According to a study by the National Alliance for Caregiving and AARP, there are over 44 million unpaid caregivers taking care of elders or someone with disabilities. Statistics show that the majority of care is provided by a family member with the primary caregiver being the youngest unmarried daughter or the oldest son. The closer the child lives to their parent, the more likely they are to become responsible for their parent’s welfare. If there are no local family members, friends often become caregivers. The path to becoming a caregiver can be slow with the caregiver gradually taking on more and more of the responsibility of caring for a parent as they age, or it can be sudden if a parent has a health crisis or suddenly becomes incapacitated. In both cases, neither the parent nor their child realizes there is a caregiver relationship going on. The ongoing care is basically born from a desire to keep a loved one safe and to provide the best care possible.

Very often, it’s not until the caregiver starts developing “symptoms” that they realize they are fully engulfed in their role as caregiver and are in fact dealing with the stress of that role. Some of the symptoms of caregiver stress include anger, fatigue, poor sleep or health, irritability, and depression.
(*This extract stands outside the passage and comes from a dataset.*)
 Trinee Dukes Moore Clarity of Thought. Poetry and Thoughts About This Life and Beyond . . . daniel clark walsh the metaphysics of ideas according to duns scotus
The caregiver may feel hopeless, thinking there’s no light at the end of the tunnel and may in fact want to avoid their loved one. If you are losing yourself to the job of caregiving, it may be time to say “no”. Even though you may be overwhelmed, that’s a pretty hard thing to do. After all, you’ve come to believe that only you can do the best for your parent. In fact, that’s not true. You need to realize and accept that you can’t fix everything that is wrong and there are limits to what you can do. Becoming a martyr helps no one. Your role as a primary caregiver is critical enough that your poor health will surely put your elder at risk also. It’s important to decide what’s reasonable for you to do and to assess other aspects of your personal life and see where your role as caregiver fits in. Set boundaries for your role and get help before you reach a breaking point. Getting help doesn’t mean you’ve failed as a caregiver or left a parent to fend for themselves. It just means that something has to change so that you can continue to be useful to the one you love. Have you had to say “no” as a caregiver? Please share your thoughts below and visit us at http://www.trilliumhomecare.com.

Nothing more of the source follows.